Hoi! Ik had nog een vraag. Als je bij kansrekenen geen OF hebt gebruik je dus die 8 boven 2 uit het voorbeeld, maar gebruik je dan altijd ncr of kan het ook dat je npr moet gebruiken.
Je filmpjes zijn heel fijn en gaan bij ons de klas al rond! Dankjewel!
Vaak is het nCr, heel soms nPr. Als je je daar zorgen over maakt: zorg dat je de video’s die onder Tellen staan goed beheerst. Maar niet meer teveel leren hoor nu, lekker relaxen voor je examen!

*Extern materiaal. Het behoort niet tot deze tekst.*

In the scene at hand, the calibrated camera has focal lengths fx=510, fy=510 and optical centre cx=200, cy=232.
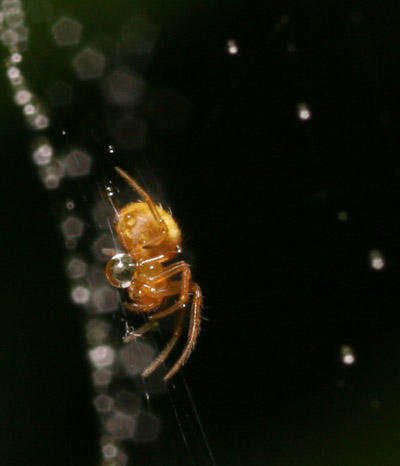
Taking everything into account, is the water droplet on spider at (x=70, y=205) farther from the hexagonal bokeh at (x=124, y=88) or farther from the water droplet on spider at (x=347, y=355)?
the water droplet on spider at (x=347, y=355)

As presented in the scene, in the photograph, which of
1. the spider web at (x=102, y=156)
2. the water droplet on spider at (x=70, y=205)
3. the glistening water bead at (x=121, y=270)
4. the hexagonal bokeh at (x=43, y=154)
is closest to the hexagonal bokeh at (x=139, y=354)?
the spider web at (x=102, y=156)

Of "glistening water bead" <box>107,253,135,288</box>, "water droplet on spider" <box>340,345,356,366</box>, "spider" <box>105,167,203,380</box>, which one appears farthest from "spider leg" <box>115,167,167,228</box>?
"water droplet on spider" <box>340,345,356,366</box>

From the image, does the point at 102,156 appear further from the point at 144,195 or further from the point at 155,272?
the point at 155,272

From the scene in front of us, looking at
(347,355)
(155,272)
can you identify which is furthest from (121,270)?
(347,355)

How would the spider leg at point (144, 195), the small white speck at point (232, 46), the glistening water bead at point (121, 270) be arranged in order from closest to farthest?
the glistening water bead at point (121, 270) < the spider leg at point (144, 195) < the small white speck at point (232, 46)

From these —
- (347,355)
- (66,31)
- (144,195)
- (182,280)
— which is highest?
(66,31)

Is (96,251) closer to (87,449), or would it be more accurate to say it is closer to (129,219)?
(129,219)

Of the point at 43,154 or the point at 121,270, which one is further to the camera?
the point at 43,154
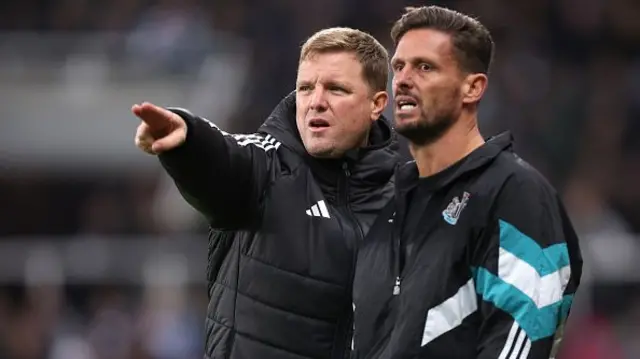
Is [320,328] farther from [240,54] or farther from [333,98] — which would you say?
[240,54]

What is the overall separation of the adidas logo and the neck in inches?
22.4

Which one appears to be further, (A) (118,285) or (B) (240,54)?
(B) (240,54)

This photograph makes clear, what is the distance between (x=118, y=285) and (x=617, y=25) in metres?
4.74

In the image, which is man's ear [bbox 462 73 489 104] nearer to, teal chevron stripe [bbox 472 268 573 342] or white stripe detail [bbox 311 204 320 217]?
teal chevron stripe [bbox 472 268 573 342]

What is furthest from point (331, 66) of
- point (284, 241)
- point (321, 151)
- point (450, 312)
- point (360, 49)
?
point (450, 312)

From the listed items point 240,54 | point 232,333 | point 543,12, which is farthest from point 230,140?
point 543,12

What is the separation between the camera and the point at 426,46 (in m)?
3.60

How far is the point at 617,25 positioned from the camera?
38.4 ft

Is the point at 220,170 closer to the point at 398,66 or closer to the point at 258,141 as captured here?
the point at 258,141

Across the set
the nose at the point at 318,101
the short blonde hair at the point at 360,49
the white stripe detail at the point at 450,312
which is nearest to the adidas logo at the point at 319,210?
the nose at the point at 318,101

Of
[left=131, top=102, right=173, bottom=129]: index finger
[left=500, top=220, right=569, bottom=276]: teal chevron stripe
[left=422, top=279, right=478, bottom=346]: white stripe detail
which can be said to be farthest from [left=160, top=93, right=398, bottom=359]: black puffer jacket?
[left=500, top=220, right=569, bottom=276]: teal chevron stripe

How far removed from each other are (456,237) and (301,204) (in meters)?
0.78

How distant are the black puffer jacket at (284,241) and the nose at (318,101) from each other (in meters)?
0.13

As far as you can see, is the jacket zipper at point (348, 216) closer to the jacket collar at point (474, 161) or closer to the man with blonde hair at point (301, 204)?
the man with blonde hair at point (301, 204)
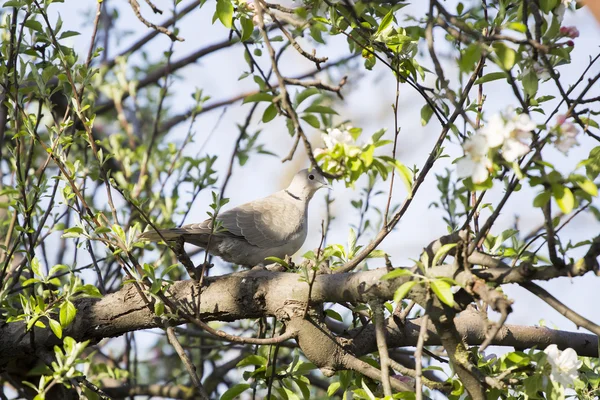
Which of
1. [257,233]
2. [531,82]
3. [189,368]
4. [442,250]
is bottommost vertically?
[189,368]

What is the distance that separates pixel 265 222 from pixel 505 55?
2831 mm

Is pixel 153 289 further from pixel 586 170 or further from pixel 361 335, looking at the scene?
pixel 586 170

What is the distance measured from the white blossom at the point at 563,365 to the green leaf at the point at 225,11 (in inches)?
53.2

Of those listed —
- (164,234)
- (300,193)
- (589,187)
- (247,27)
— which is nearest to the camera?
(589,187)

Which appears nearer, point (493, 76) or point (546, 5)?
Answer: point (546, 5)

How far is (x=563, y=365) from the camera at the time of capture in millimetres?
1893

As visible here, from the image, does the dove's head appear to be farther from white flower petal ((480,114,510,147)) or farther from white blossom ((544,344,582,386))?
white flower petal ((480,114,510,147))

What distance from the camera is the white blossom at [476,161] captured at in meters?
1.63

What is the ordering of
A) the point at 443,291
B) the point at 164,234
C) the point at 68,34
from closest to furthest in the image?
the point at 443,291 < the point at 68,34 < the point at 164,234

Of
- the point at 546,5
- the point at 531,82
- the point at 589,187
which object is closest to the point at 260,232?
the point at 531,82

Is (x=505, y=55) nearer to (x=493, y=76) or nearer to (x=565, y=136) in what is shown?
(x=565, y=136)

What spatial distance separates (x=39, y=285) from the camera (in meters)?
3.22

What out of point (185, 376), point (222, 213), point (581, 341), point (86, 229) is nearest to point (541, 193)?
point (581, 341)

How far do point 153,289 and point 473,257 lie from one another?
41.1 inches
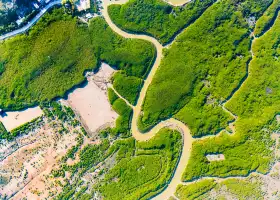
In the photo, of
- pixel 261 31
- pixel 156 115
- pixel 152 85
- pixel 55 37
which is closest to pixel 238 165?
pixel 156 115

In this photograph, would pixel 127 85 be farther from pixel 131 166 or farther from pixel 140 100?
pixel 131 166

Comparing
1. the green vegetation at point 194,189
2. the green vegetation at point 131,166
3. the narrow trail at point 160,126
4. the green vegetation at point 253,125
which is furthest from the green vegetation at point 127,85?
the green vegetation at point 194,189

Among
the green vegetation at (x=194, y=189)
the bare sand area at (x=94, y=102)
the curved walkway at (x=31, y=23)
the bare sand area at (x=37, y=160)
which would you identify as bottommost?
the green vegetation at (x=194, y=189)

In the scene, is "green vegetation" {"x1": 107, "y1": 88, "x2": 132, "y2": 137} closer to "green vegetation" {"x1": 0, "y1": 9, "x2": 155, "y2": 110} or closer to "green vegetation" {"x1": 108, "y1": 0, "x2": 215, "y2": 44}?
"green vegetation" {"x1": 0, "y1": 9, "x2": 155, "y2": 110}

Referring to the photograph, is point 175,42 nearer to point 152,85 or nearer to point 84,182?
point 152,85

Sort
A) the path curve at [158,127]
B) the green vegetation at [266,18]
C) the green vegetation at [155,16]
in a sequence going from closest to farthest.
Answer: the green vegetation at [155,16]
the green vegetation at [266,18]
the path curve at [158,127]

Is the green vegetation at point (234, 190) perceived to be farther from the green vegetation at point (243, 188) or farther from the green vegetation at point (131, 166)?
the green vegetation at point (131, 166)
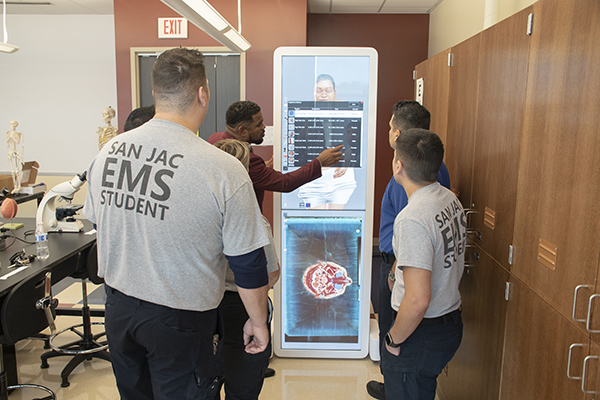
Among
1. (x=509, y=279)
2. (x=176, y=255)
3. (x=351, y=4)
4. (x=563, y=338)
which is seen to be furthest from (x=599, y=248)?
(x=351, y=4)

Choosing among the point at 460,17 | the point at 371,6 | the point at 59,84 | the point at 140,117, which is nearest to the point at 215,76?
the point at 371,6

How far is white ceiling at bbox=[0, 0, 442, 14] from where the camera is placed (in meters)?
5.39

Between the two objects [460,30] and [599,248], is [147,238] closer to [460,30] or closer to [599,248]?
[599,248]

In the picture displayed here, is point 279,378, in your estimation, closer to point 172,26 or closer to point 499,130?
point 499,130

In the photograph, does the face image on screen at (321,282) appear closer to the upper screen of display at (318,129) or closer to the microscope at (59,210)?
the upper screen of display at (318,129)

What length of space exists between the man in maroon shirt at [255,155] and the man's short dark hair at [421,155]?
0.87 m

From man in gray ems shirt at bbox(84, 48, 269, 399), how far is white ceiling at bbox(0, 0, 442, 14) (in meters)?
4.44

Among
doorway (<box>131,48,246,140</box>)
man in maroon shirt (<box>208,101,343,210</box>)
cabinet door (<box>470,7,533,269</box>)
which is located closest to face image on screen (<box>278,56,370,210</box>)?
man in maroon shirt (<box>208,101,343,210</box>)

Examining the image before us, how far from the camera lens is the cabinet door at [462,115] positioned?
2.17m

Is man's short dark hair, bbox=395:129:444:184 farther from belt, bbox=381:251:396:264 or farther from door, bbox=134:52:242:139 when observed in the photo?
door, bbox=134:52:242:139

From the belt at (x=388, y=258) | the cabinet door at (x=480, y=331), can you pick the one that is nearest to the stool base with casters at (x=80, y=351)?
the belt at (x=388, y=258)

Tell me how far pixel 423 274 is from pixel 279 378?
1.75m

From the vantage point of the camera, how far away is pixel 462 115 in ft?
7.57

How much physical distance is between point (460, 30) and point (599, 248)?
3.93 metres
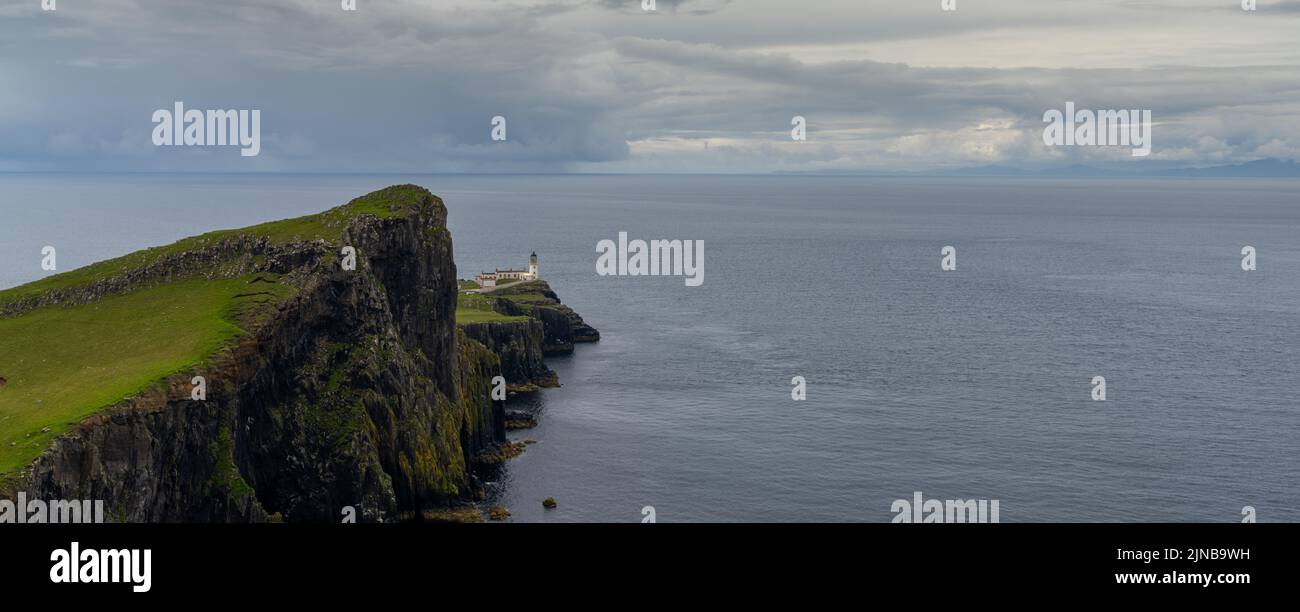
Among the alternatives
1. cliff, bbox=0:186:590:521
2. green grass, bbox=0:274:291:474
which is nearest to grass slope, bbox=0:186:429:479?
green grass, bbox=0:274:291:474

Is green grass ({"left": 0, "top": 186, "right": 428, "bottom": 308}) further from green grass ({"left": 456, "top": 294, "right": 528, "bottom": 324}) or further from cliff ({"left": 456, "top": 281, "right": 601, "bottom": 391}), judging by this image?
green grass ({"left": 456, "top": 294, "right": 528, "bottom": 324})

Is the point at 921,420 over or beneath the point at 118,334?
beneath

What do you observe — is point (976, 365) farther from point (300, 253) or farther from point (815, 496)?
point (300, 253)

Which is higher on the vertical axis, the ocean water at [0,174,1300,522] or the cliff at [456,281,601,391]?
the cliff at [456,281,601,391]

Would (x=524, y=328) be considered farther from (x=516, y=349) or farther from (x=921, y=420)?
(x=921, y=420)

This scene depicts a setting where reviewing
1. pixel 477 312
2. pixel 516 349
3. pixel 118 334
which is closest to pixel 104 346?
pixel 118 334
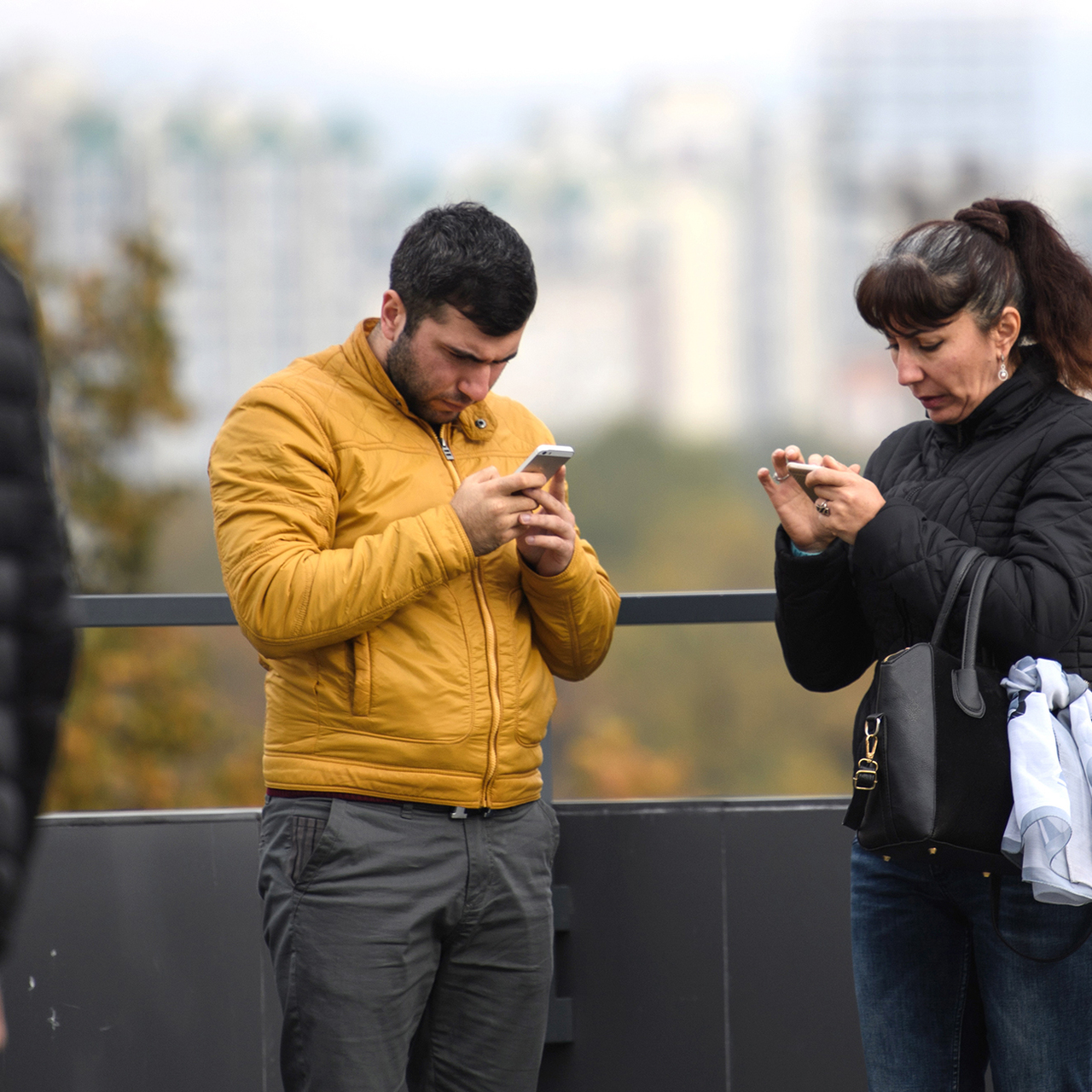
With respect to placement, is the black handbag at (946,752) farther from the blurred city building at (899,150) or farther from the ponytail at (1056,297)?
the blurred city building at (899,150)

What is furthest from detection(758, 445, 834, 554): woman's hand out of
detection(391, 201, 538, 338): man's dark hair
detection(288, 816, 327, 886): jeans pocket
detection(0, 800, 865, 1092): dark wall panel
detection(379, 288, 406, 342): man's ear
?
detection(0, 800, 865, 1092): dark wall panel

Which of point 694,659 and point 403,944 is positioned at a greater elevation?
point 403,944

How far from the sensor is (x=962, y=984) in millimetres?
2012

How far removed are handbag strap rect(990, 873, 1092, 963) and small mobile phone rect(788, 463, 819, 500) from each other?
25.6 inches

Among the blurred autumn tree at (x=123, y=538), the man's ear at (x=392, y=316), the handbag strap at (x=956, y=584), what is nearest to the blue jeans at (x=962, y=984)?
the handbag strap at (x=956, y=584)

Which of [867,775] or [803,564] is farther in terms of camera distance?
[803,564]

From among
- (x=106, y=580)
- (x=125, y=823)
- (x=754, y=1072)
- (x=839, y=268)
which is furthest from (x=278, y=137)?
(x=754, y=1072)

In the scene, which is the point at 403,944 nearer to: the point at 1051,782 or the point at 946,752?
the point at 946,752

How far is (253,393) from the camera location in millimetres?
2127

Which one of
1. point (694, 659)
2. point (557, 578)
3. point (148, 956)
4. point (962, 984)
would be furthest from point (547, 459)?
point (694, 659)

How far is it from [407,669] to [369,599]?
152 mm

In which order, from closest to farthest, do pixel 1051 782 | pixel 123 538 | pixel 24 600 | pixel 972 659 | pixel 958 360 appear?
pixel 24 600 → pixel 1051 782 → pixel 972 659 → pixel 958 360 → pixel 123 538

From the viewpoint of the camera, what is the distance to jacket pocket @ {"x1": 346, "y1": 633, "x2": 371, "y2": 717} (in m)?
2.04

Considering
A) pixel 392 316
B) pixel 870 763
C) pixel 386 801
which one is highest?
pixel 392 316
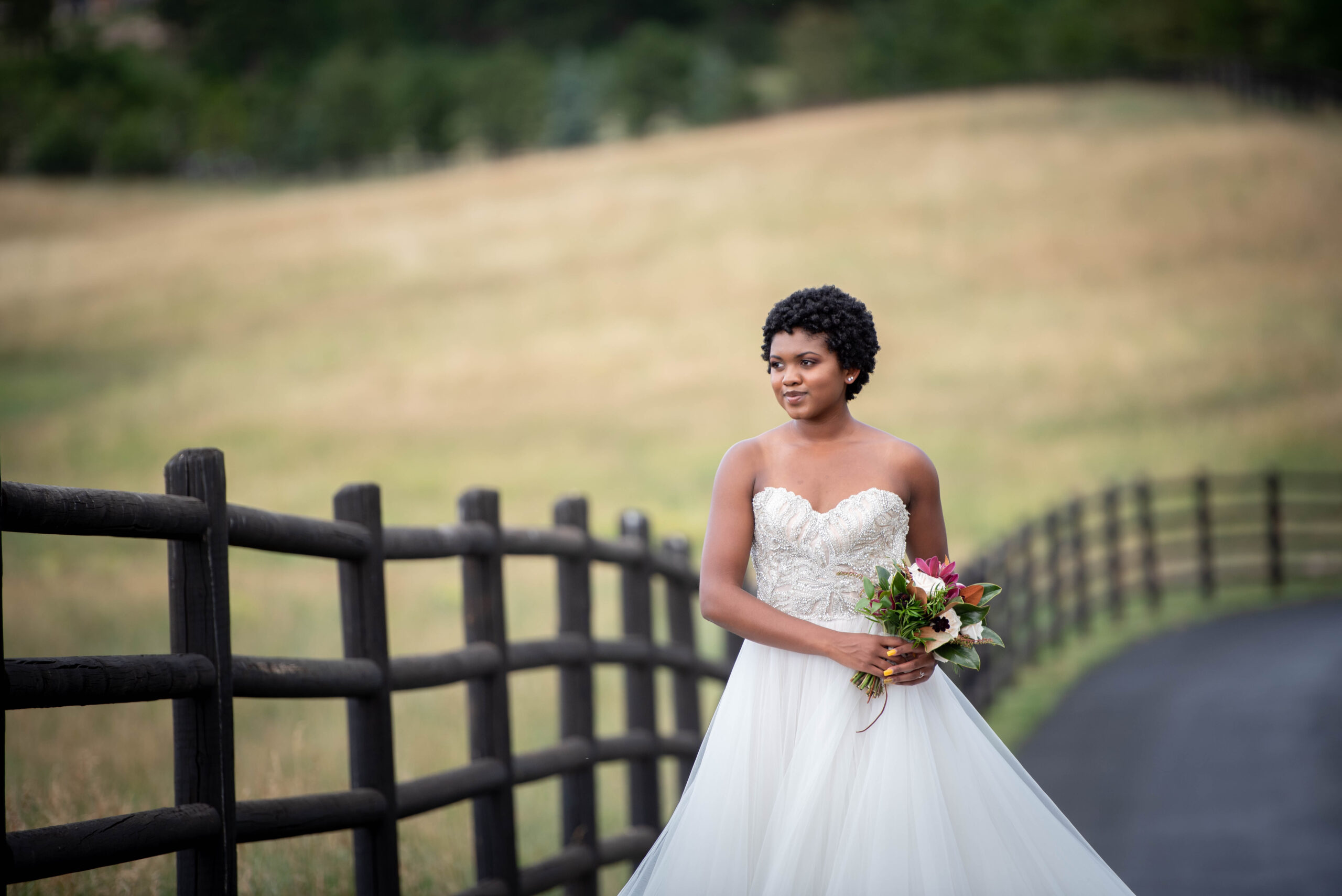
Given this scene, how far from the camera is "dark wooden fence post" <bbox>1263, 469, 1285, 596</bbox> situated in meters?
17.8

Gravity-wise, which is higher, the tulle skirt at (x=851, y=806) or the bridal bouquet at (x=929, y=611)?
the bridal bouquet at (x=929, y=611)

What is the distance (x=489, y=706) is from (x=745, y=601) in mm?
1967

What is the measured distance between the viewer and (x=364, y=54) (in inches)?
2110

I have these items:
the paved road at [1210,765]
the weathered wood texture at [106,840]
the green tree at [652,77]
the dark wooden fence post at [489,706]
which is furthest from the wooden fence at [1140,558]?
the green tree at [652,77]

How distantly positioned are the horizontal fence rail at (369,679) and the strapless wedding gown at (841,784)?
1.12 meters

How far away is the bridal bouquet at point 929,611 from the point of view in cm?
320

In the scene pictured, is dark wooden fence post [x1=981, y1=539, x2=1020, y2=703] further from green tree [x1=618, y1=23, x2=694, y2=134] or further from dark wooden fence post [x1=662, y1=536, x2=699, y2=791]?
green tree [x1=618, y1=23, x2=694, y2=134]

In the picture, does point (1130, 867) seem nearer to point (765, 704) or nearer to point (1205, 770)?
point (1205, 770)

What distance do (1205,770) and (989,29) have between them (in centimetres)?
5298

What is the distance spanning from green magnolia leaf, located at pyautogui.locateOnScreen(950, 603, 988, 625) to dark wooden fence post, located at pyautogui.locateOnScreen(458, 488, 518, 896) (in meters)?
2.12

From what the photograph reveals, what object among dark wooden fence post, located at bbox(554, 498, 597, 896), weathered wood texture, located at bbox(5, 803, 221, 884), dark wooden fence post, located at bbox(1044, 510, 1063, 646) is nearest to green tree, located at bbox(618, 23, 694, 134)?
dark wooden fence post, located at bbox(1044, 510, 1063, 646)

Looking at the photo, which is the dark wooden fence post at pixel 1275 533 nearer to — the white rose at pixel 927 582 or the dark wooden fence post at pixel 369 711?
the dark wooden fence post at pixel 369 711

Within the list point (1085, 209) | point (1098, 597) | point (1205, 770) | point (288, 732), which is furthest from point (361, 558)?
point (1085, 209)

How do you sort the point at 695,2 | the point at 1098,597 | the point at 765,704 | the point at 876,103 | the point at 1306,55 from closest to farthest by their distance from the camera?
the point at 765,704 → the point at 1098,597 → the point at 1306,55 → the point at 876,103 → the point at 695,2
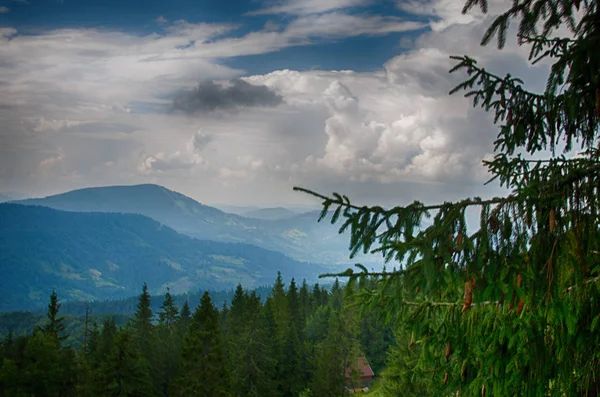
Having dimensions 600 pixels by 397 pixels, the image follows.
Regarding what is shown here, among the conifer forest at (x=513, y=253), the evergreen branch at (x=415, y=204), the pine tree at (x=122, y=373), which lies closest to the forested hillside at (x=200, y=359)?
the pine tree at (x=122, y=373)

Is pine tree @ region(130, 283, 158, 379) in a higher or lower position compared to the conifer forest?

Mensen die de moeite nemen om dit allemaal te maken, zul je spontaan een bosje bloemen sturen of een doos chocola. Het is dat we je adres niet weten.
Enorm bedankt!! Morgen knallen op het wiskunde examen! 🙂
Hahaha ahhh! Super veel succes morgen! Je gaat knallen idd ;)!
hey echt goede uitleg alleen ik begrijp iets niet uhm de kans dat 2 briefjes van 20 euro en 1 van 10 euro dan moet je toch ook nog 3 ncr 2 doen??
Ik heb geen voorbeeld waarbij je 2 van 20 en 1 van 10 pakt toch? Bedoel je in het algemene methode filmpje? Of geef je nu gewoon een eigen voorbeeld?
Hallo, ik keek naar je filmpje algemene methode en dan doe je: 0,81^6*0,19 maar dan doe je dat ook nog *7 en ik snap niet zo goed waarvoor dat is. je moet toch NCR 7 boven 1 doen en dan 0,81^6*0,19?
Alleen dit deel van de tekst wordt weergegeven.